The Marq'ssan Cycle

L. Timmel Duchamp writes about the Marq'ssan Cycle:

My political imagination in the early 1980s could fairly be said to have
been primed by feminist sf of the 1970s. But although representations of
feminist revolution and utopia excited me, after a time they began to
frustrate me, too. How, I wondered, could we get to "there"—i.e., a
desirable situation in which to live, boasting a viable, vibrant polity and
a minimum of hardship and suffering for the many rather than the few— from
"here," viz., our current political reality of plutocracy and a savagely
exploitative capitalism that ensures widespread misery, deprivation, and
constriction of people's lives? The question haunted me. Feminist sf
offered me a few stories about revolution, many stories about fairly good
places, and a lot of stories about really bad places. But like the bad
places, those good places existed chiefly to offer us a lesson in what was
wrong with our world, combined, maybe, with a little indulgence in
wish-fulfillment. And images of revolution tended to skip the long hard
process of collective change that sustained creation of a different world
must in reality entail. History, after all, has repeatedly shown that
neither regime-change nor even form-of-government change alone will remake
the world.

I wanted a more direct, explicit vision of how it might be possible to
change human thinking as well as social and political interactions; I
needed to believe that a world in which the thriving of human life in every
case supersedes the profit motive is theoretically not only possible but
also achievable—without having first to start from a post-holocaust
slate wiped clean of recent human history. I decided that I would begin
from a dystopian baseline to keep my experiment from becoming an easy
fantasy of wish-fulfillment (and also because three and a half years of the
Reagan Administration had made me pessimistic about future life in the
US). And so in October 1984, I sat down and began writing the Marq'ssan
Cycle, a series of five novels totaling roughly one million words: first
Alanya to Alanya (October—November 1984); then Renegade
(December 1984—April 1985);
Tsunami (June—September 1985); Blood in the Fruit (October
1985—February 1986); and finally Stretto (March—July 1986).
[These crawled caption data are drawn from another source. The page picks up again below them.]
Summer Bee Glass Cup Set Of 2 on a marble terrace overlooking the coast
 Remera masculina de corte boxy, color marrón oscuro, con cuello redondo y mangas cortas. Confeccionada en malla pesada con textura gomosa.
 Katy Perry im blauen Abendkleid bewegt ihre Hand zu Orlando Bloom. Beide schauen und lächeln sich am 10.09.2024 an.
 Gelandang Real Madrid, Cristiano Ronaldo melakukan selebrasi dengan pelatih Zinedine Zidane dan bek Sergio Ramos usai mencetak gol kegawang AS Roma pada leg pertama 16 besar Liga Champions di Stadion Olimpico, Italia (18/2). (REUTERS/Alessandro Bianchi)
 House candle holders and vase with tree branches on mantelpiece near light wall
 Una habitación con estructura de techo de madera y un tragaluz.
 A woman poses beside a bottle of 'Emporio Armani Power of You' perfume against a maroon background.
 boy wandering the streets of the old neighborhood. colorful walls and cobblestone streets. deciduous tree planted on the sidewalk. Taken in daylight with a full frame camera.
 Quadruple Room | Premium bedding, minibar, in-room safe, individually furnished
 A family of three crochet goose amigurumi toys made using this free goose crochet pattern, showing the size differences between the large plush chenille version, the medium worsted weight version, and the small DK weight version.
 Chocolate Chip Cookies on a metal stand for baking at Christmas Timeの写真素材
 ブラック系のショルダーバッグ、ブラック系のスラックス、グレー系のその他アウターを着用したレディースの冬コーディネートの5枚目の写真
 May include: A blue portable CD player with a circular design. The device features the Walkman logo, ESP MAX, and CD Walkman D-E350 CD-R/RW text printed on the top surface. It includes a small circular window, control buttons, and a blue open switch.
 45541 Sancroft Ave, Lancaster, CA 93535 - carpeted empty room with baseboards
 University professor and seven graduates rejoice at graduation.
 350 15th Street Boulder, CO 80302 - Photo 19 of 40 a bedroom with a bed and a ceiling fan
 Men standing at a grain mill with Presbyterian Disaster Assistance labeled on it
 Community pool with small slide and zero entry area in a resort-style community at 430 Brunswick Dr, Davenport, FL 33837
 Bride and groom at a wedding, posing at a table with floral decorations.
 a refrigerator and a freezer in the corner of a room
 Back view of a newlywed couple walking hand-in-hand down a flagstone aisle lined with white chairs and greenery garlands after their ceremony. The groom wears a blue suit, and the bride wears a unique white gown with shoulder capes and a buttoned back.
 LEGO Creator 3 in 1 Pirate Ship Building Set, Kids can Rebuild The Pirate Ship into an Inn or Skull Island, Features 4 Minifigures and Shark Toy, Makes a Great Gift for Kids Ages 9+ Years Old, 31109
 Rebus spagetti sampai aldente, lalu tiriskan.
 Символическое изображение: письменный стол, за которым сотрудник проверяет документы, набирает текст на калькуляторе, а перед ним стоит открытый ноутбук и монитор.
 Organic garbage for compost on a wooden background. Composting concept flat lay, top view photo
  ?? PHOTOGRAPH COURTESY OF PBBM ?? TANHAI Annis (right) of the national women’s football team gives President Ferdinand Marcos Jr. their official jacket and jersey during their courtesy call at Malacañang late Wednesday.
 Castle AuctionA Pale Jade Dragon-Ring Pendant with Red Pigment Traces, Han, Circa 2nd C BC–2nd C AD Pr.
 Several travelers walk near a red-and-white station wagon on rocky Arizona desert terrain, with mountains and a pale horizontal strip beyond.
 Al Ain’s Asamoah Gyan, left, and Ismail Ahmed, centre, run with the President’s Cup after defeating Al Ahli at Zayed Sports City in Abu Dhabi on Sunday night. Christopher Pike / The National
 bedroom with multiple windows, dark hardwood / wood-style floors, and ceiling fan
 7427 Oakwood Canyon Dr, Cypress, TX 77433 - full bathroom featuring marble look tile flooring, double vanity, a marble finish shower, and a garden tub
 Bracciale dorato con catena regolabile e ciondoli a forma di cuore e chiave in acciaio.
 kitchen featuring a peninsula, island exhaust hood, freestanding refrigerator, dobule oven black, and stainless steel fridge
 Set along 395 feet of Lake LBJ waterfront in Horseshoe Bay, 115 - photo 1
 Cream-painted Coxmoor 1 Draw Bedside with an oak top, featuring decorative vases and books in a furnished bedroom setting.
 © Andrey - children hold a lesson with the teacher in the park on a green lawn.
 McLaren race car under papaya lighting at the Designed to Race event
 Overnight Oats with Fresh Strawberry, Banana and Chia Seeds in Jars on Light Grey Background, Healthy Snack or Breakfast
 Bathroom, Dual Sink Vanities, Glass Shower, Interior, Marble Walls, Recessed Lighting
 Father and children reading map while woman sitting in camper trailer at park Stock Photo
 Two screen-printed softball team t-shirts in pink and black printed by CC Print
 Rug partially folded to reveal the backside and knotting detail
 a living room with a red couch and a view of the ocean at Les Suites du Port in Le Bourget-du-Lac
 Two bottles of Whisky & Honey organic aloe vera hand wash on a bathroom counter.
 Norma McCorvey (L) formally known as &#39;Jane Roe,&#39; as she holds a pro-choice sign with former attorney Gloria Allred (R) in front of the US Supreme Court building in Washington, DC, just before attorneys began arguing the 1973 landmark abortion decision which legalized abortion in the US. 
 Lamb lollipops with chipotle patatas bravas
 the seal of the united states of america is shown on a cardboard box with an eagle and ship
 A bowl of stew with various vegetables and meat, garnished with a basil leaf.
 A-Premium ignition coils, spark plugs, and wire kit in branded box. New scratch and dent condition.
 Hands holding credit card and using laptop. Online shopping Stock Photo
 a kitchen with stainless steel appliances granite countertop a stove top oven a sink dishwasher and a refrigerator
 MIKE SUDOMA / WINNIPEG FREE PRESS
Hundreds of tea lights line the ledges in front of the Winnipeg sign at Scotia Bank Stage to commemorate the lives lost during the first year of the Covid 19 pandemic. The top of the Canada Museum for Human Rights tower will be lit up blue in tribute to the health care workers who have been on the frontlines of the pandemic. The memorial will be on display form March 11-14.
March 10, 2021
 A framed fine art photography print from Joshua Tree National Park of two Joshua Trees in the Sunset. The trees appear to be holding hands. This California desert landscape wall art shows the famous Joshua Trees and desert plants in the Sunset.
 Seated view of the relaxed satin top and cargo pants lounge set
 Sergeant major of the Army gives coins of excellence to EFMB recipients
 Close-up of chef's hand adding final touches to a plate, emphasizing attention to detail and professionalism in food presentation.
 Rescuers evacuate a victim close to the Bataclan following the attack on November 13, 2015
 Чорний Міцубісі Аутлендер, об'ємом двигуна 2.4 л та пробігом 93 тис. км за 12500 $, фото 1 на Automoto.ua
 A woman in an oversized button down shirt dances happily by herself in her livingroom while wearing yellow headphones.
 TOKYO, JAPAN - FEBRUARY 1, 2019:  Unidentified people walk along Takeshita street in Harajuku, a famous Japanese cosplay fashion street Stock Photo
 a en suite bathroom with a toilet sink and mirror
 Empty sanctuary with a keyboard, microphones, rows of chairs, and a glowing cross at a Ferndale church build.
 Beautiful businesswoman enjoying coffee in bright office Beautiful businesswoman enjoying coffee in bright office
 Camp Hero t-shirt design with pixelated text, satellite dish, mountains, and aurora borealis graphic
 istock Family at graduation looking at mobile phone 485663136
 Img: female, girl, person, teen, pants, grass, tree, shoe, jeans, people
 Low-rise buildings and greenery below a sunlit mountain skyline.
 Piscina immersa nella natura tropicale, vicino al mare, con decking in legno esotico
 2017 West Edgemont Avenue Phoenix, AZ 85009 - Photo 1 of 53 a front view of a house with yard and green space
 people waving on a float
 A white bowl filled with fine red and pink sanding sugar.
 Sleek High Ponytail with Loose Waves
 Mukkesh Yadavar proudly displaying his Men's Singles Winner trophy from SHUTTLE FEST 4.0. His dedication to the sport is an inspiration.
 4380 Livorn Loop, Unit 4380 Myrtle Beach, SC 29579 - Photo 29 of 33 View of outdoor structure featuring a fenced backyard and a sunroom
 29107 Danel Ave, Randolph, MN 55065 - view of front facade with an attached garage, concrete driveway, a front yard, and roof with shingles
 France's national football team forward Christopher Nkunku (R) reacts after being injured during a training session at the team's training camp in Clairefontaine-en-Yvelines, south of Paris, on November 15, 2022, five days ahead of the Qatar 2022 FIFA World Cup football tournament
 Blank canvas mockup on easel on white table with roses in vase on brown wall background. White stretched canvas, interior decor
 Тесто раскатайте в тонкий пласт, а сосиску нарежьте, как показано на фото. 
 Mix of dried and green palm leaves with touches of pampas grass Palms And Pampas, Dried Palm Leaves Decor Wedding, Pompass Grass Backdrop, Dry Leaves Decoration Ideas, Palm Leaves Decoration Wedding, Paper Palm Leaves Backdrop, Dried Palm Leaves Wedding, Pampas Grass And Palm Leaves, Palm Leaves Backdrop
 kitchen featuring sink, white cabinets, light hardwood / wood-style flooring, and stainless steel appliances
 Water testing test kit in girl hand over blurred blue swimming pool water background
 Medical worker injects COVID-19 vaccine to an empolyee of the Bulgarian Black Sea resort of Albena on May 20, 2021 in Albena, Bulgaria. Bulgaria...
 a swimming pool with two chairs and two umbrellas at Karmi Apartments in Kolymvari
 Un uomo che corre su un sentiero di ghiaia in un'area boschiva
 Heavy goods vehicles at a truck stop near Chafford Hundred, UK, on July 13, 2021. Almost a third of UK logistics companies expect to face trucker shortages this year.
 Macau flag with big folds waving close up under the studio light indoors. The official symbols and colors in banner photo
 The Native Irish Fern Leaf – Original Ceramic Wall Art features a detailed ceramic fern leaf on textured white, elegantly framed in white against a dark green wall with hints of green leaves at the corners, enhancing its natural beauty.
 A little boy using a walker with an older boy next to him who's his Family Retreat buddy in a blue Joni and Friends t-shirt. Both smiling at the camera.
During the composition of the third and fourth books (Tsunami and
Blood in the Fruit), I worried that the difficulties of imagining
the creation of lasting, desirable change might be insuperable. Still, I
had noticed early on that each book in succession had radically altered my
understanding the previous books. In the course of writing
the final book, Stretto, forced to stop and reflect at length on this
pattern of continual re-visioning, I grasped that I simply hadn't realized
that the desired change was a process already at work in the series, one
that could only become visible through this other process of constant
re-visioning. When I finally finished writing the fifth book, I found that
my first reader, Kathryn Wilham, had independently come to understand this,
too. She told me that she could see where, if I had decided to write a
sixth book, it would have had to go. The series, she said, is finished. You
can trust that any reader who has been able to read through to the end will
have "gotten" it. In other words, the experiment did not only require that
I, the author, envision and depict the process of change, but it also
required that the series' readers' very activity of constantly revising
their understanding of what had gone before be the vehicle for their being
able to imagine and comprehend the process themselves.